It started out so small and innocent

It was just a simple post on my blog that has turned into a nightmare (the good kind.)

Welcome to SpiderFest 2010.

Tuesday, August 31, 2010

Since it is raining outside

right now, and it will likely be raining at least once or twice in October.  I thought this would be a good time to cover "weatherproofing your spider"

Some of the stuff I type these days just baffles me....never in my life would I have thought "weatherproofing your spider" would appear from my keyboard.....anyway....

Here is what i know.

We use foam for a reason, it is naturally water resistant and lightweight.  Our larger spider is a foam body and friendly plastic legs.  Both water resistant on their own.  A little paint and we are good to go.

We paint almost all our props with a complete coat of black exterior house paint, using a sprayer.  This way we are sure that the paint has gotten into all the nooks an crannies and is creating a waterproof seal.

Interior house paint will wear off in the rain and provides no rain barrier.  Regular exterior house paint on the prop and we are golden.   No other weathering needed.

Monster mud - well, since it is partly paint, it is fairly waterproof, but we paint all those props with a couple coats of exterior house paint anyway.   Since mud props are not foam, you can also use spray paint on them, which is even a better waterproof coating.

In the case of the mud men, where we use burlap, I also put a coat of polyurethane on them each year.  They get a bit soggy, but they stay in tact.

Electronics, prop controllers and power supplies.  They go in those sealed sprinkler boxes.  You know the ones that have the door that opens and the rubber gasket seal?  They come in various sizes and they usually have a key lock.  We use those for the controllers for props like the preacher and coachman.  Just remember to close them when you are done....otherwise they are worthless.  (Speaking from experience :D)

Clay - we have used a bit of Crayola Magic Modeling clay, it seems to hold up okay, but I would paint the sh*t out of it. :D  The bigger problem with clay is that the pieces separate, more from temperature fluctuation than water damage.

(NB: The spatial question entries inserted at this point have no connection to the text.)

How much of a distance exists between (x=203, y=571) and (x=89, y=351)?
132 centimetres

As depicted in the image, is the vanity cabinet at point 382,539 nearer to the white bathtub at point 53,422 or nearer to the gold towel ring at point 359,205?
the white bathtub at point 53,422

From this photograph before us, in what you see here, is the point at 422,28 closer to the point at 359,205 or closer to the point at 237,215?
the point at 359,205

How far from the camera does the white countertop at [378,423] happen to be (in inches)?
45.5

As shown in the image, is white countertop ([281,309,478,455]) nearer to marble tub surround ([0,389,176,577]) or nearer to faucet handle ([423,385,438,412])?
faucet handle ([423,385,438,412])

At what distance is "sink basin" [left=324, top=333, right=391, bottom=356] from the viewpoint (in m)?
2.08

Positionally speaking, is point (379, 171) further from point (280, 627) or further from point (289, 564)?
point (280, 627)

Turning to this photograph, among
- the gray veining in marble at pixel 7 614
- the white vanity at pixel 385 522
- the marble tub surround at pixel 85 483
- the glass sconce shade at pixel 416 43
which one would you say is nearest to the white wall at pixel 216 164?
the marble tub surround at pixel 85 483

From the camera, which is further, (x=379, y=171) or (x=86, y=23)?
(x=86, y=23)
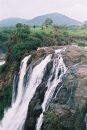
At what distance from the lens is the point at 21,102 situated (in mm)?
23703

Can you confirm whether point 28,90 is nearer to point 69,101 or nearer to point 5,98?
point 5,98

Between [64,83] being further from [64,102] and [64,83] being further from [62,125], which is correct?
[62,125]

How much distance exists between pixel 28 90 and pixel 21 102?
45.4 inches

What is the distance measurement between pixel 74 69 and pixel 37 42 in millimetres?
10228

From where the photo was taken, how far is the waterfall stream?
65.0 feet

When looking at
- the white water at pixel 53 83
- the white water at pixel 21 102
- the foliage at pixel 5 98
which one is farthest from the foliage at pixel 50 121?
the foliage at pixel 5 98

Papier-mâché- I am little help here.  I don't create with it  for the yard because of the rain and we leave our props up for so long; our display is out for just over a month.  That can be a lot of rain.  I imagine with a few good coats of varnish it should last the season.  I am going to invest in a few cans of matte and semigloss varnish and spray the spiders with an extra coat on dry days.  If a spider looks particularly delicate, I will try to cover it in a "cocoon" of plastic when I know it is going to really rain.

We are resourceful crew and if we see that any spider is having difficulties we will bring it in the shop and do our best to bring it back to life.  When I say "we" I mean the crew....cause I am not touching them :D

Big thanks to Ghoul Friday for letting me know that I really needed to share this information.  She is the best - and if you have not read her interview over at Zombos Closet of Horror blog...get yourself on over and check it out.

Any specific questions?  Ask away!

1 comment:

  1. This is a great post.
    As a mache man, I find that my technique is similar...with two heavy base coats of rustoleum flat black spraypaint. Then acrylic paints with a brush, then a silicon sealer sold for camping equipment and fabric. The mache still breathes, and actually goes soft in a lot of rain, but it'll dry up in the sun with no damage. I have my fears with the spider that all those thin long legs mixed with rain water weight will become way too heavy and end up looking like a squid...though I'm thinking of this guy as having a one-season life expectancy. So if he still looks 50% like a spider on Halloween night, I'll be happy.